An excerpt from the introductory chapter:

This book explicitly focuses on refugee youth’s negotiations of spatial, social and economic justices and injustices in the public urban spaces in which they arrive after migration. It takes refugee youth as active agents and gives priority to their voices and experiences; the importance of listening to such accounts is emphasised by Les Back in Chapter 14. By putting personal and everyday geographies of refugee youth central, we do not overlook structural forms of exclusion that take place, but we show how young people themselves make sense of their lives in the new places of arrival. By putting their experiences centre stage, we extend scholarship on refugee youth beyond its dominant focus on social work practices and welfare services (eg Kohli, 2006; Nelson et al, 2016), policy-related responses (eg Bhabha & Schmidt, 2008; Menjivar & Perreira, 2017; Parusel, 2017), and psychosocial wellbeing (eg Bean et al, 2007; Derluyn & Broekaert, 2008; Stotz et al, 2015).

Thus, some chapters take young refugees’ everyday experiences as a starting point to reflect on the infrastructural and organisational context and broader issues of spatial justice. Other chapters, however, work the other way around, by first exploring the legal-political context of migration management, in which, later on, actors within the arrival infrastructure and young refugees’ everyday experiences are located.

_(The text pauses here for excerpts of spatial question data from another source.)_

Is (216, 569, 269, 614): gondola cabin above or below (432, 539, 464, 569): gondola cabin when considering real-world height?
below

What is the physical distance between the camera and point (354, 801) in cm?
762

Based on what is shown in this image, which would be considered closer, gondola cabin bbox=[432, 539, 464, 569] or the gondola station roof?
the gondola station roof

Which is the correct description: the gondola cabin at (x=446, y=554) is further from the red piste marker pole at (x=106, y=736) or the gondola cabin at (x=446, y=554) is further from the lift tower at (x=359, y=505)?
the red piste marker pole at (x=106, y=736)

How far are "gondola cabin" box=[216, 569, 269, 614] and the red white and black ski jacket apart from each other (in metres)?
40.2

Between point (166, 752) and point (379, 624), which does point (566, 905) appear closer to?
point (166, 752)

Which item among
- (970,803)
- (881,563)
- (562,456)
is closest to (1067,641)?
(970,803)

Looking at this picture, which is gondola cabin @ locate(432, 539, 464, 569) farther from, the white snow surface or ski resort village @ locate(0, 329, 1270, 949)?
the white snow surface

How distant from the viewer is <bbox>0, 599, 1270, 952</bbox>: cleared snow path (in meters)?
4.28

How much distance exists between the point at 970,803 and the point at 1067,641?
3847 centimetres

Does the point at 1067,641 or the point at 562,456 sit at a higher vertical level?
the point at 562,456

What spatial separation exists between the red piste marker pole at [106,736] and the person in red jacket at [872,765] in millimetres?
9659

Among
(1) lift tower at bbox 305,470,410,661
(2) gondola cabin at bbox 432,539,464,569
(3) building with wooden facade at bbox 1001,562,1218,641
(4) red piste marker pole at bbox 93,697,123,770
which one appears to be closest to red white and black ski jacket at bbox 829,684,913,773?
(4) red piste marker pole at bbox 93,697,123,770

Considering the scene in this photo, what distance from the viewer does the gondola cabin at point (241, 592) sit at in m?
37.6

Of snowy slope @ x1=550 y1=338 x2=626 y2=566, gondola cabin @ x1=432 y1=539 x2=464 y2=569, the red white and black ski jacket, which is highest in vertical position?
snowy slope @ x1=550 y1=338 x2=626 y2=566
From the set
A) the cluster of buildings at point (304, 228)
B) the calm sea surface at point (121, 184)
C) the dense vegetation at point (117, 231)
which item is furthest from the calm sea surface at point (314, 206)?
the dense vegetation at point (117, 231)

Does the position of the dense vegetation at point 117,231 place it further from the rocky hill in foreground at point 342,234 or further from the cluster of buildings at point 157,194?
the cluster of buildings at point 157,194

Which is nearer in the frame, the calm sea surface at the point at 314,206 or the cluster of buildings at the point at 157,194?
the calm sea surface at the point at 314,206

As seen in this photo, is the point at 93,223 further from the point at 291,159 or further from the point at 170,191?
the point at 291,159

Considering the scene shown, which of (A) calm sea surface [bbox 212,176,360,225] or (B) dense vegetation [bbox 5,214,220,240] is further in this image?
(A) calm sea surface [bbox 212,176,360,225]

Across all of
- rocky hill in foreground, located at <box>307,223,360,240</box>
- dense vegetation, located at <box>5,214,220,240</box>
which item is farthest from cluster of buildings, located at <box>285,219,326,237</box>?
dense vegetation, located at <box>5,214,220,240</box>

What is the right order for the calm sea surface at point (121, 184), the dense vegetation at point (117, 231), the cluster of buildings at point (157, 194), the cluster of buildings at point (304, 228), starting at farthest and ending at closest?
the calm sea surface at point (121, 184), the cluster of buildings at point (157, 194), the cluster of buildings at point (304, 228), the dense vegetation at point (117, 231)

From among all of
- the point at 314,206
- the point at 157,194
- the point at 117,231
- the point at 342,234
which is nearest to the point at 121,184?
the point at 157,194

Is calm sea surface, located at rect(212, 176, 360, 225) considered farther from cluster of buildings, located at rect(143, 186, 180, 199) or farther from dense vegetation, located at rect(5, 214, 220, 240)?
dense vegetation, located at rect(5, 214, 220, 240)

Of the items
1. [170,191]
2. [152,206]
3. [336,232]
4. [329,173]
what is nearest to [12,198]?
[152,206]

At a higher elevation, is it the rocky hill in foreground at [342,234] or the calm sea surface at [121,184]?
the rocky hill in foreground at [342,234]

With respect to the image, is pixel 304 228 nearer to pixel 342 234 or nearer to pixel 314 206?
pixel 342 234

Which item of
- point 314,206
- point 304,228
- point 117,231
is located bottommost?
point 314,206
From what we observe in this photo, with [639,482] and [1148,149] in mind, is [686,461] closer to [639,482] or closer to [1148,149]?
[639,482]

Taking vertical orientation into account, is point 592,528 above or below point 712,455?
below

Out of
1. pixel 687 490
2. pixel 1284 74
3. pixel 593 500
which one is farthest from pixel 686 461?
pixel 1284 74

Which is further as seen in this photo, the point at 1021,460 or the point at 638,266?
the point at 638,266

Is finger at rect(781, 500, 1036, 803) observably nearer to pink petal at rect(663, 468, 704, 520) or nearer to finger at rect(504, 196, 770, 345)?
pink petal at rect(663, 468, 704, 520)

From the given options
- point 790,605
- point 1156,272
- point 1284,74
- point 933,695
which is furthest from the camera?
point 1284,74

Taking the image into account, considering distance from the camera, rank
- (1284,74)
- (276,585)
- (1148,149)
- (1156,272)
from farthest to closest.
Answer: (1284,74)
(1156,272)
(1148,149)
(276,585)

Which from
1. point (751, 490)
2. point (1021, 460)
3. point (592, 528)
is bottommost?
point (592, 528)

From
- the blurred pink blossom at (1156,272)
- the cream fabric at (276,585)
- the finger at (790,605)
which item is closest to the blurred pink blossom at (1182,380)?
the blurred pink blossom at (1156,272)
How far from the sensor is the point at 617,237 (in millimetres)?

Our focus on public space takes existing scholarship on refugee youth even further because it offers opportunities to explore meaningful spaces for refugee youth in the city that go beyond formal community or organisational settings and include spaces that might be created by refugee youth themselves. It also allows us to explore the notion of visibility along the lines of recognition. In this sense, recognition refers to ‘acts of resistance and empowerment by minority groups against the mainstream, for instance, how they claim a space to make themselves visible’ (De Backer, 2019, p 309) in the urban landscape.

As younger people, refugee youth are worthy of study in their own right (Hopkins, 2020; Hopkins & Hill, 2008, 2010). Not only are refugee youth a significant cohort of the overall refugee population, but they are also especially worth paying attention to, given the important role they can play in the future of the society and in politics and the economy. Younger people also offer an important vantage point from which to view broader aspects of social continuity and social change; indeed, it is often among young people that we first start to see the emergence of social changes and transformation, so they have the potential to offer valuable insights into the future. In this book, numerous examples are given of how refugee youth – despite strong and strict politics of belonging – claim space and recognition in the cities where they have settled and how new places and encounters are shaping up as a result of these interventions by young people.